WHAT THIS TASK INVOLVES —
Needed from the data below: every line from the one with "Effectively filters tiny" up to and including the one with "to 2 months.", repeated exactly and with nothing else.

DATA PROVIDED —
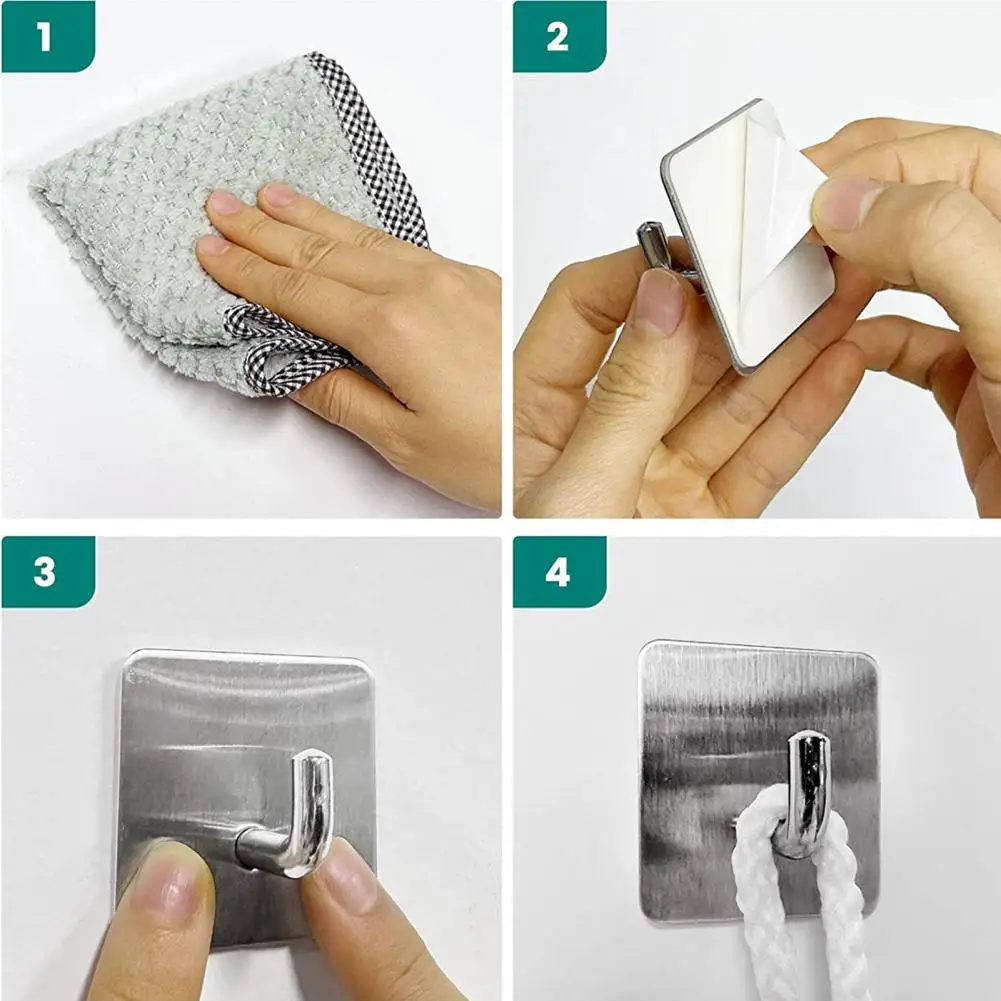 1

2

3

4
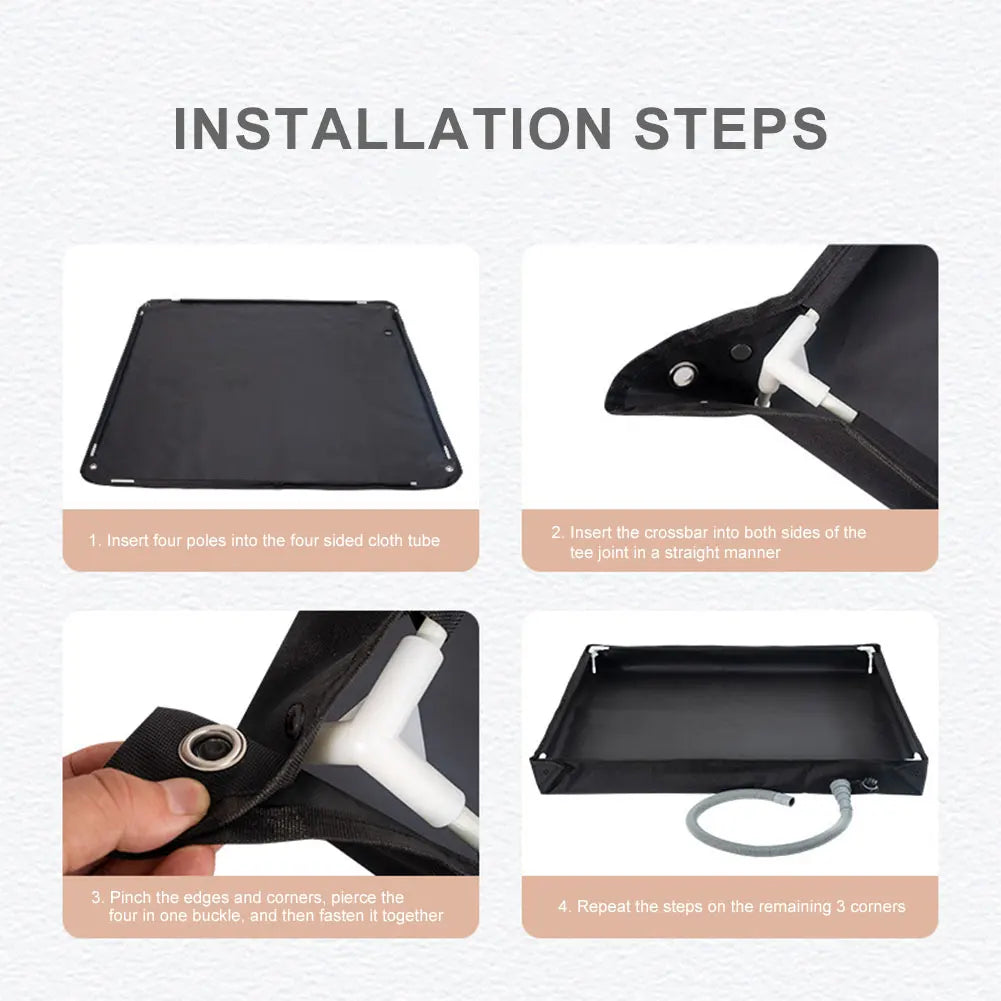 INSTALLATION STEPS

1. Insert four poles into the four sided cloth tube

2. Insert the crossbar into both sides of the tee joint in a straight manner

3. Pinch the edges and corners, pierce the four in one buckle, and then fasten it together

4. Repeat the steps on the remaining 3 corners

---

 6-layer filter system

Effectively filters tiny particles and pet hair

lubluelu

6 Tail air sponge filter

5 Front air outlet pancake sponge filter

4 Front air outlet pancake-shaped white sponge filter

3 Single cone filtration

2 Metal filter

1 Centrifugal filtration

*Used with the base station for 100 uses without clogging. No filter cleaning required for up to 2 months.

ANSWER TO THIS TASK —
Effectively filters tiny particles and pet hair

lubluelu

6 Tail air sponge filter

5 Front air outlet pancake sponge filter

4 Front air outlet pancake-shaped white sponge filter

3 Single cone filtration

2 Metal filter

1 Centrifugal filtration

*Used with the base station for 100 uses without clogging. No filter cleaning required for up to 2 months.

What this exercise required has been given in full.